Rollins was a founding member of the Student Non-violent Coordinating Committee. He later took part on the 1963 march on Washington.

Last year, state lawmakers dedicated the Cherry Street overpass on Interstate 40 to Rollins.

At the dedication, Rollins had this to say about his legacy, "I have an Avon-ism says that my ears do not hear what you say because my eyes see what you do. And I try to live a life so others can see the good things I try to accomplish and try to do."

Incoming state House Rep. Rick Staples posted a tribute to Rollins late Wednesday night on his Facebook page. Staples' post reads:

"Our thoughts and prayers go out to the family of Avon Rollins. He was an extraordinary man, who believed in making this country better, for all those who live here. We will remember all that he has done for our community, and the countless sacrifices he has made as well."

Others who have weighed in:

Robert Booker: “I’m saddened to hear about the death of my friend Avon Rollins.

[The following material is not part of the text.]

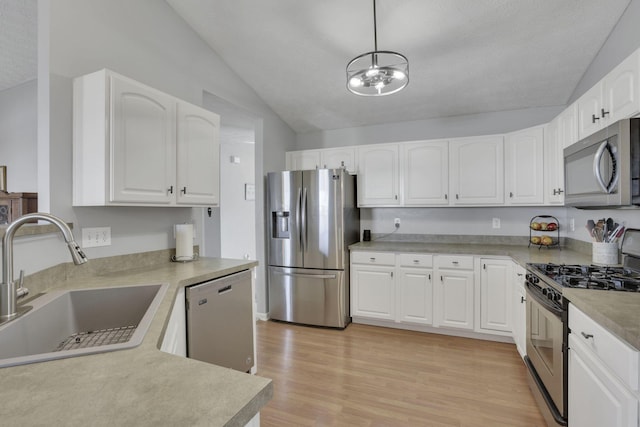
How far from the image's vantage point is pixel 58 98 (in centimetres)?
180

He was an outspoken leader who spent his life making our community a better place. My prayers are with his family. I've known Avon since the early sixties, since right after he graduated high School.  I’m pleased with what he did with the Beck Center, how he was able to get money to add the additions to make it more useable to the community.”

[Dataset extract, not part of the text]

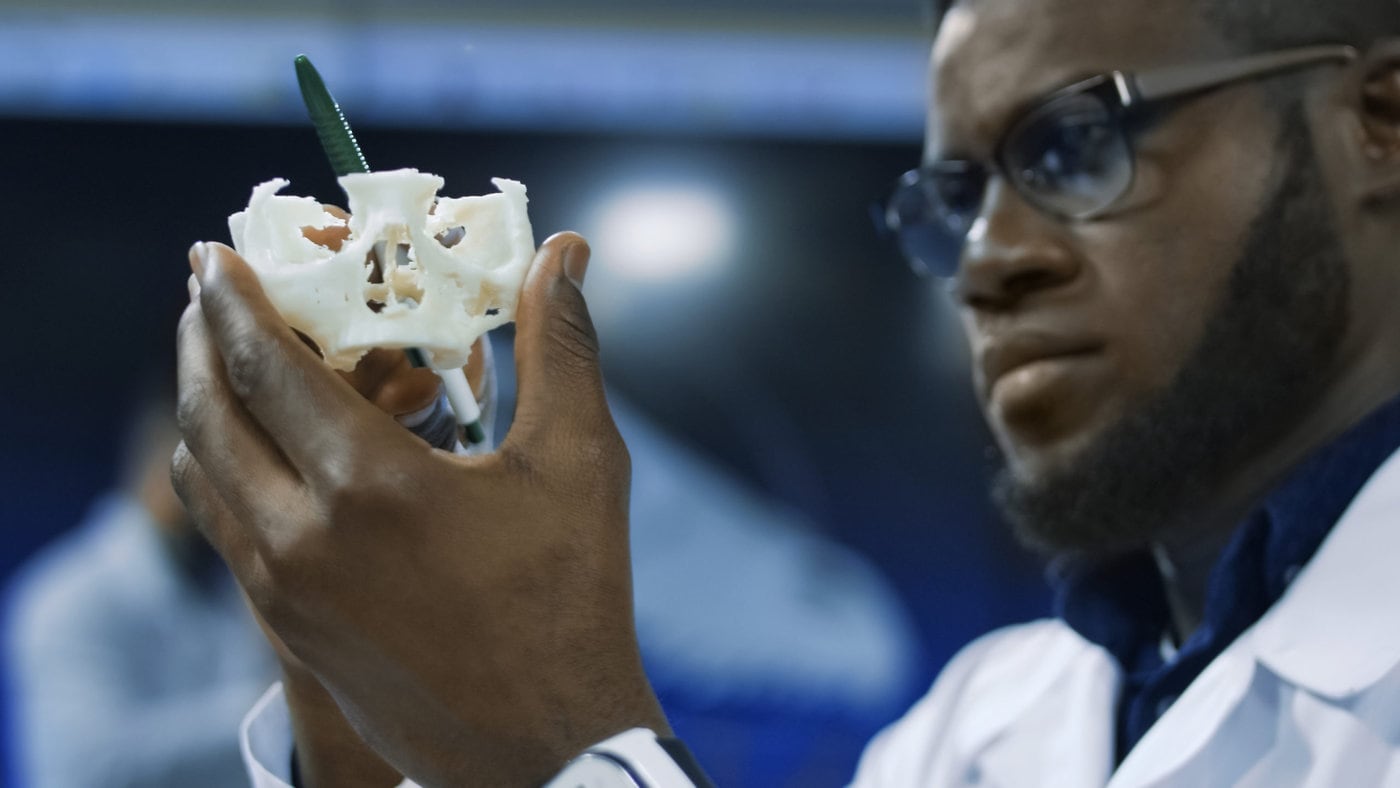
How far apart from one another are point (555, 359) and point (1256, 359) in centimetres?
61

Knox County Mayor Tim Burchett: “I’m saddened to hear about the death of my friend Avon Rollins. He was an outspoken leader who spent his life making our community a better place. My prayers are with his family.”

Madeline Rogero: "Avon Rollins was a great champion for civil rights, in Knoxville and nationally. He was a leader as a University of Tennessee student, fighting for desegregation here, and he helped found the Student Non-Violent Coordinating Committee, which fueled the civil-rights movement nationally. Avon believed strongly in preserving and interpreting African-American history and culture, and he was a guiding force at the Beck Cultural Exchange Center for decades. I’m personally saddened by the loss of my friend. Our thoughts and prayers are with his family and many, many friends.”

Knoxville Area Urban League president Phyllis Nichols: “It’s hard to have a conversation about the civil rights movement in Knoxville without mentioning the name of Avon Rollins. Dating back to 1963 and the iconic photo of Rollins lying in front of the Tennessee Theatre protesting segregation, the ‘face’ of civil rights in our area often has included this remarkable servant leader. He will be missed, but his legacy will endure. The Knoxville Area Urban League is committed to promoting the equality and empowerment for which he fought.”